Fanie Duvenhage, Product Marketing Manager, Microchip
Chances are that if you ask the typical electrical engineer to generate a 120-Hz sine wave, delay a signal by 300 µsec, or create a 10-µsec pulse once every second, most engineers would not think of using a microcontroller. Most engineers would dust off their electronic cookbooks or jump on their favorite search engine looking for the solution. Once they do that, no doubt they would most certainly get an answer that requires a few resistors, a few capacitors, a few op amps or comparators, or maybe a few discrete logic components. The circuit would probably work until you change the specification to a 150-Hz sine wave, a 100-µsec delay or two 10-µsec pulses once every second. Then it would be back to the drawing board. The changes might be easy, but it would require replacing a few components or probably redesigning the whole circuit.
The problem with many of the thousands of cookbook circuits is exactly that—there are thousands of variations and different configurations. Even with the fancy search engines we have on the Internet it can take forever to find the right circuit or component that does exactly what you need, and most of us don't have the luxury to design and build our own chips.
The fact is that the circuits you see in textbooks using 555 timers, discrete logic, and various op amp or comparator configurations are often outdated. Many of these circuits can be replaced with a small microcontroller that is a lower cost, occupies less board space, and provides a solution that can be changed by simply reprogramming the microcontroller. The newer ultra-low pincount microcontrollers require very few external components (if any) and they all have Flash memory, so you can reprogram them without having to worry about special equipment to erase the device. They also come in small 8-pin packages, and now even in 6-pin SOT-23 packages—that is the size of a transistor. If you are an electrical engineer and you have not written code for a long time, you better start.
Take, for example, the first problem of generating a 120-Hz sine wave. I can utilize a Wien Bridge oscillator, but the output amplitude is at the rails, and that causes high-output distortion. There are ways around this, but you'd have to throw more capacitors, resistors, transistors, and maybe another op amp in there. I could also implement a Phase Shift, Bubba, or Quadrature oscillator to do the same thing a little better. But how do I choose which one? The thing is, all of these solutions give you one frequency, and please don't expect it to stay at that frequency if the supply voltage or temperature changes.

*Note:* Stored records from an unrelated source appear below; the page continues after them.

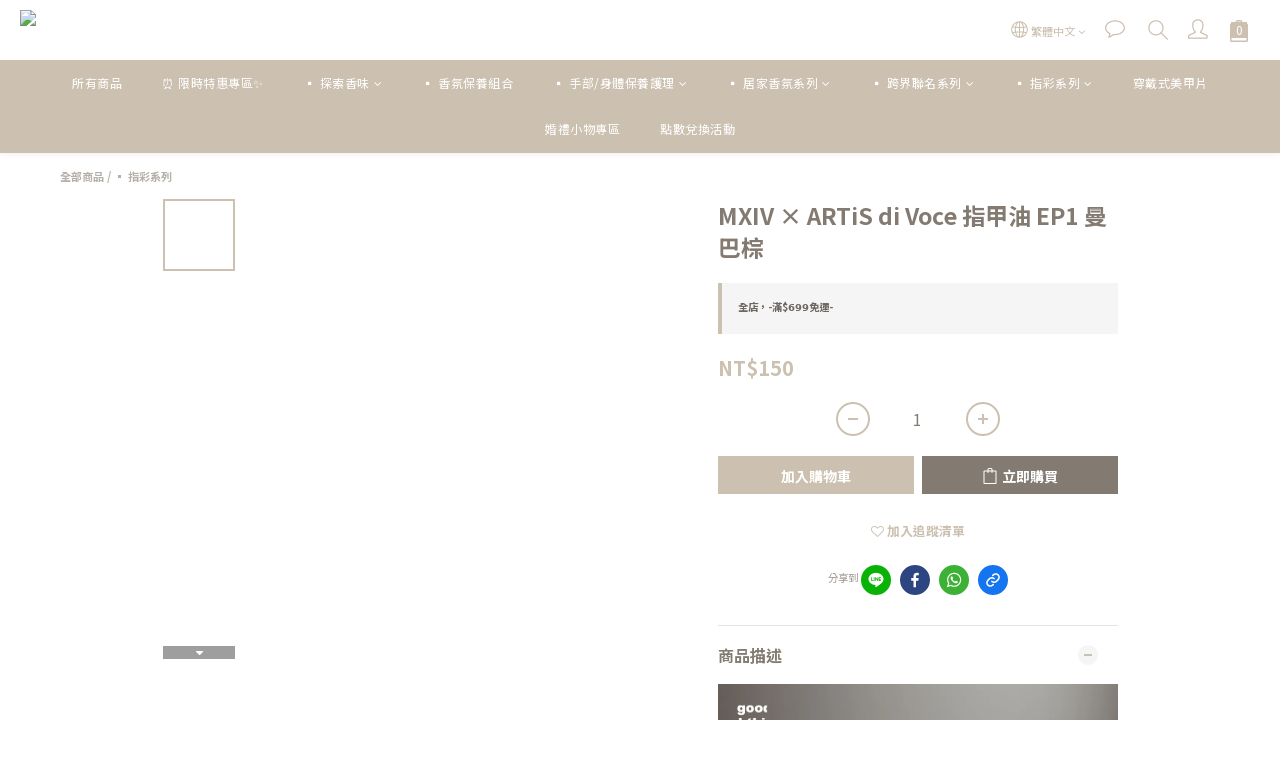

--- FILE ---
content_type: text/plain
request_url: https://www.google-analytics.com/j/collect?v=1&_v=j102&a=1332782485&t=pageview&cu=TWD&_s=1&dl=https%3A%2F%2Fwww.artisdivoce.com%2Fproducts%2Fep1&ul=en-us%40posix&dt=MXIV%20%C3%97%20ARTiS%20di%20Voce%20%E6%8C%87%E7%94%B2%E6%B2%B9%20EP1%20%E6%9B%BC%E5%B7%B4%E6%A3%95&sr=1280x720&vp=1280x720&_u=aGBAAEIJAAAAACAMI~&jid=738593710&gjid=492087548&cid=1068791077.1769428135&tid=UA-236052296-1&_gid=973668040.1769428135&_r=1&_slc=1&pa=detail&pr1id=ARMX001&pr1nm=MXIV%20%C3%97%20ARTiS%20di%20Voce%20%E6%8C%87%E7%94%B2%E6%B2%B9%20EP1%20%E6%9B%BC%E5%B7%B4%E6%A3%95&pr1ca=&pr1br=&pr1va=&pr1pr=&pr1qt=&pr1cc=&pr1ps=0&z=1471151991
body_size: -451
content:
2,cG-HK2J6EWLQK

All of the different components have different specifications related to stability and tolerances, so to protect the behavior of your design with all this variability is almost an impossible task.

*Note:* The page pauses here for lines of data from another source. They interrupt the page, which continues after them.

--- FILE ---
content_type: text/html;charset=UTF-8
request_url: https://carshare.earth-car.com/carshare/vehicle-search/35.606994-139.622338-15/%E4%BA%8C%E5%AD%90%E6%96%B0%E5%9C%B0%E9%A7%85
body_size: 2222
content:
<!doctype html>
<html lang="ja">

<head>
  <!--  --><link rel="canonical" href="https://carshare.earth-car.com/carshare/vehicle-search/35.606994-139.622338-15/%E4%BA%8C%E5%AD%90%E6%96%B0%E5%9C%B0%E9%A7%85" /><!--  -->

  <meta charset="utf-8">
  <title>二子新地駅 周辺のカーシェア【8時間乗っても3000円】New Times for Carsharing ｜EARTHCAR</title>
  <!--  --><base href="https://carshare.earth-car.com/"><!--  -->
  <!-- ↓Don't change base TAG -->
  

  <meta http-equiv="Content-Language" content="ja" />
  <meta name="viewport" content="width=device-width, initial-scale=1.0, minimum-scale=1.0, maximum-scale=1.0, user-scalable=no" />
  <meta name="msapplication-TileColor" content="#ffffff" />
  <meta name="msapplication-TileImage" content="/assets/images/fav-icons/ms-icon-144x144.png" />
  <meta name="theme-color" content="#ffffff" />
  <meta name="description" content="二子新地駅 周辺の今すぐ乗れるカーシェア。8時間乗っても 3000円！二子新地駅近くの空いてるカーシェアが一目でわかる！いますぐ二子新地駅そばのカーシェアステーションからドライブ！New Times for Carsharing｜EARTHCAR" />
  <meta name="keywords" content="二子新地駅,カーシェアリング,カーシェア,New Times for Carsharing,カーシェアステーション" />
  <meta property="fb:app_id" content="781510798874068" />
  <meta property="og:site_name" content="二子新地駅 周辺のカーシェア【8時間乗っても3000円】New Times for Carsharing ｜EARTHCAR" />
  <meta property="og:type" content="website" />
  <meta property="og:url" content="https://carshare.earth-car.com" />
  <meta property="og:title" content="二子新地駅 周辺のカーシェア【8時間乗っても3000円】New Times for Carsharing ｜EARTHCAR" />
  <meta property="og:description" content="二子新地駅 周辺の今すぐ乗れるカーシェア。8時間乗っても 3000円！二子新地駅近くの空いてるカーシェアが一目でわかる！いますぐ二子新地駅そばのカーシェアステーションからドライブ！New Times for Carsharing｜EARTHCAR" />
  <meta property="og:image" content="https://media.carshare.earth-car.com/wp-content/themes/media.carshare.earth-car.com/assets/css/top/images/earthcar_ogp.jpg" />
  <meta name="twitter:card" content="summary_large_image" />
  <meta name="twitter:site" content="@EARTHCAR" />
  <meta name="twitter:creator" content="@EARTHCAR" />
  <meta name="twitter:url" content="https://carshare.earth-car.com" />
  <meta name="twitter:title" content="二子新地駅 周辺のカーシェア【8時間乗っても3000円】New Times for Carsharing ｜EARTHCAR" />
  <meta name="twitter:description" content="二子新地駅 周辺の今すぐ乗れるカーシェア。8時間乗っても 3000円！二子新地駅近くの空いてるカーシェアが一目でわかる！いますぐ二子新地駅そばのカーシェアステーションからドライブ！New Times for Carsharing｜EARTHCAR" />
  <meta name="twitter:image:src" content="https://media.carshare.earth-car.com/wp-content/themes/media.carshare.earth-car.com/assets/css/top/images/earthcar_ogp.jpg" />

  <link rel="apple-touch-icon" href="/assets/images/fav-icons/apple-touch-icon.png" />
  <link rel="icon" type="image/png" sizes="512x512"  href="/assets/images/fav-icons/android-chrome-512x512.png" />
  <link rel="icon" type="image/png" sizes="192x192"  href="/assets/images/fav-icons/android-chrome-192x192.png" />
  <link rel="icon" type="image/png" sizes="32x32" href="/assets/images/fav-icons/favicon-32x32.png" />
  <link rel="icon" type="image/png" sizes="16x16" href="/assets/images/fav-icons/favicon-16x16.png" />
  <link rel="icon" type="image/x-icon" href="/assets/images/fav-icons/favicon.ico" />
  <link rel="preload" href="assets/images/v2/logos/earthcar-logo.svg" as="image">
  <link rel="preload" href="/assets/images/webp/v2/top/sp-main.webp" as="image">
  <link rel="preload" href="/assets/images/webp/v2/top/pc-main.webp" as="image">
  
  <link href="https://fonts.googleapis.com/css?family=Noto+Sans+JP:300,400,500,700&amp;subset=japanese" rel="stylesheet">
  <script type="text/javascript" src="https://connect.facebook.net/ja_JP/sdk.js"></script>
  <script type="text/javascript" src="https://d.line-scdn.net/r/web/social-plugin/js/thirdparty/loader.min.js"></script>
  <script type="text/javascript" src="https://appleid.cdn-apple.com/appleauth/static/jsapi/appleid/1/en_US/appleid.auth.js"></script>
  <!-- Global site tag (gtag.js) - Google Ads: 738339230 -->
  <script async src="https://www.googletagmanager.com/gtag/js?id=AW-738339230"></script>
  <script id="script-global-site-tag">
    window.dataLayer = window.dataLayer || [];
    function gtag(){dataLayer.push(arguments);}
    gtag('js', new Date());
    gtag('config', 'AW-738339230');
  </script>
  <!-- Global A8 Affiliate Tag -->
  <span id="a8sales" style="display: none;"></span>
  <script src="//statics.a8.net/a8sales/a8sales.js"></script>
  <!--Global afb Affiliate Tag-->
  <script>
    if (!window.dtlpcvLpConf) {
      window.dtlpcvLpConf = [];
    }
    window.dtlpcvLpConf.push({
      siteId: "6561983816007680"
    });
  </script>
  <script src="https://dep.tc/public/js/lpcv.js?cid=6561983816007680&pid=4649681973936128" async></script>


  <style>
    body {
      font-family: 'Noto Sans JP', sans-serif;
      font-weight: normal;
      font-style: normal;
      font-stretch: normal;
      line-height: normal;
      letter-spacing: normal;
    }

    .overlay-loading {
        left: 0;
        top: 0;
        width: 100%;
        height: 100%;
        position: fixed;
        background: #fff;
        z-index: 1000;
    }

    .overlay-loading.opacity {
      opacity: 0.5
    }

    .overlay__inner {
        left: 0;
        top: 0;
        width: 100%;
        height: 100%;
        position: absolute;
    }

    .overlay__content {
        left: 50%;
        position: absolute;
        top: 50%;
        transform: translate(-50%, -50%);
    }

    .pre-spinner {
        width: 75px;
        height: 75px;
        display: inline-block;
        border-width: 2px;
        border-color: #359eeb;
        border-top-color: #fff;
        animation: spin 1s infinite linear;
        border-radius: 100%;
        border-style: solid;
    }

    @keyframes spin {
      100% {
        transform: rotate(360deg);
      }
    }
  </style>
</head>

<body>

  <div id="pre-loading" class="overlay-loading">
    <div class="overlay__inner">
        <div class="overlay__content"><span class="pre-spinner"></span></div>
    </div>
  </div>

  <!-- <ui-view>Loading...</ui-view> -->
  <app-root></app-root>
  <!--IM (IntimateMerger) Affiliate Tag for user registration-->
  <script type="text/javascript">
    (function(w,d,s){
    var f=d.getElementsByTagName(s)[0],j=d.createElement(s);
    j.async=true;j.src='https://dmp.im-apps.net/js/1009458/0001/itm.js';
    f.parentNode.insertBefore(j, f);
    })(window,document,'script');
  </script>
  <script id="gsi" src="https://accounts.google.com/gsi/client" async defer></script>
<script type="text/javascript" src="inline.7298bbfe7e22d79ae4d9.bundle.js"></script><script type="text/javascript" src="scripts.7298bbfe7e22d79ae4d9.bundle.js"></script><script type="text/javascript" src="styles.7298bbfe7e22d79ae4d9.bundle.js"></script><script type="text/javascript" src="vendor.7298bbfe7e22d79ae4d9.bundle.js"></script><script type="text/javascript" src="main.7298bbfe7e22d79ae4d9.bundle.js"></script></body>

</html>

A better way to do this would be to use a microcontroller with one resistor and one capacitor to filter a pulse width modulation (PWM) output as a low-cost digital-to-analog converter. The internal oscillator of the microcontroller is probably more stable over voltage and temperature than any of the previously mentioned topologies. Changing the frequency is easy—just write a few lines of code, program the microcontroller in the circuit and you are done. To change the amplitude, just change a few values, program the microcontroller and you are done. Gating the output based on a control signal is also easy—just write a few lines of code… you get the picture. If you really want accuracy, you can run the microcontroller clock from a crystal. I would like to see how you do that with a phase shift oscillator.